Above all else, a successful investor has two qualities: discipline and patience. Or as the “Oracle of Omaha” puts it: “No matter how great the talent or effort, some things just take time: You can't produce a baby in one month by getting nine women pregnant.” The exchange market once called Buffett a “baseball game without strikeouts.” You don't have to start hitting the ball like a madman; it's enough to hit a ball right to make a home run. The problem for him as an asset manager is that the fans – his customers – are standing behind him and constantly shouting in between: “Swing, you bum!”


“I'll explain how to make you rich. Be fearful when others are greedy. And be greedy when others are fearful,” Buffett once wrote to his investors. In times when the stock markets are booming, investors should be cautious. During those times, companies are often overvalued and favorable entry opportunities are rare. In times of crisis, on the other hand, investors can go bargain hunting and expand existing positions. Many companies are undervalued then because investors are afraid of leaving stocks behind. But investors should keep their spirits under control, said Buffett. An investor's temperament should such that he feels great joy neither when he is walking with the masses, nor when swimming against the current. He should neither blindly follow trends nor make an investment simply because the masses reject it.

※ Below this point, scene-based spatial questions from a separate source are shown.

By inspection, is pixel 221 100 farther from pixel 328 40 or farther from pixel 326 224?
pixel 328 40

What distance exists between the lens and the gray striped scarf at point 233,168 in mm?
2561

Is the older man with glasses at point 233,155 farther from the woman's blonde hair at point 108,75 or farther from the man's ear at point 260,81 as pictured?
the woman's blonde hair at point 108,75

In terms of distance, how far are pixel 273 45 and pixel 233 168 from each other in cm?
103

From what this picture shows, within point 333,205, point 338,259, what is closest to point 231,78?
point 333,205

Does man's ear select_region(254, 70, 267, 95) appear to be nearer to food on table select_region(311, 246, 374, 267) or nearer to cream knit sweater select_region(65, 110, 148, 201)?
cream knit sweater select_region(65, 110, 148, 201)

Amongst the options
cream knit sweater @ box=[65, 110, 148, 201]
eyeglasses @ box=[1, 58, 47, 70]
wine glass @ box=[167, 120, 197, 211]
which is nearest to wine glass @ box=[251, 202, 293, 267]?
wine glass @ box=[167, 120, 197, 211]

“In the short term, the market is a popularity contest. In the long term, a market is a weighing machine,” is a powerful statement by the investor legend. According to Warren Buffett, economic forecasts say more about the analysts themselves than about the future. Some problems are only revealed over time. In good times, difficulties in companies can be concealed easily. “Time is the friend of the wonderful business, the enemy of the mediocre.” Only during tumultuous economic times do you see who is swimming and who is going down. Berkshire Hathaway therefore largely ignores political and economic forecasts and focuses instead on the company's key figures. In addition, the holding company is always striving to learn from the past. “In the business world, the rearview mirror is always clearer than the windshield.”


Warren Buffett loves bargains. “Whether we're talking about socks or stocks, I like buying quality merchandise when it is marked down.” Buffett’s investment firm Berkshire Hathaway follows the same mantra. The star investor prefers to buy companies that are in temporary difficulties. Extraordinary companies are only cheap to get when they are "lying on the operating table" – when their immediate future seems uncertain. Buffett's success is based on perfect timing: he looks at an investment object, analyses all strengths and weaknesses in detail, and when he is convinced he waits for the best moment. This moment can take years and can only last for a short time, so it is important to act quickly when it comes. “Opportunities come infrequently. When it rains gold, put out the bucket, not the thimble.”